Common Anxiety Disorders that affect kids and teens are:

  1. Generalized Anxiety Disorder
    • Students worry excessively in many different situations, majority of the time. They may start demonstrating physical symptoms such as headaches, stomachaches, frequent bathroom breaks, muscle tension and tiredness.
    • Social Anxiety:
      • These students have an intense fear of being judged, observed, and performing/talking in front of others. The student will avoid situations that they feel they could be embarrassed, humiliated, lead to rejection from others, or offend others such as reading out loud, asking questions, meeting new people or performing.
    • Panic Disorder:
      • Some students may have panic attacks which are an abrupt surge of intense fear/discomfort that reaches a peak within minutes and demonstrate any of the following physical symptoms:
        • Palpitations, high heart rate
        • Sweating
        • Shaking
        • Shortness of breath
        • Feelings of choking
        • Chest pain/discomfort
        • Nausea or abdominal distress
        • Feeling dizzy, light headed, unsteady or faint
        • Chills or heat sensations
        • Derealization (feelings of unreality) or Depersonalization (being detached from oneself)

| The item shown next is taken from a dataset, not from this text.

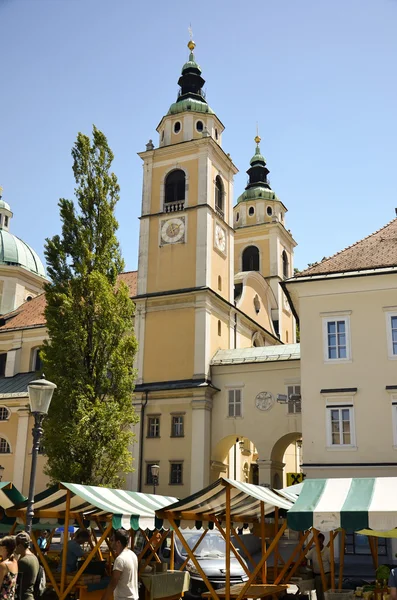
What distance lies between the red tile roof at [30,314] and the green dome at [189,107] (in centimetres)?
1118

        • Fear of losing control
        • Fear of dying
    • Separation Anxiety
      • It is normal for babies and very young children to have some separation anxiety when they are apart from their caregiver or parent. However, if this is recurrent and causes excessive distress, students may have a difficult time coming to school. These students may have excessive worry about losing major attachment figures, persistent worry about being alone, reluctance or refusal to leave the home, etc.
    • Phobias
      • A phobia is an intense fear or anxiety about a specific object of situation. A student with a phobia will go to great lengths to avoid their fear.
    • Selective Mutism
      • Some student may be too fearful to talk at all in certain situations. These students have the ability to talk and can talk very well however may be too fearful to speak in situations outside their home or with people they are not comfortable with.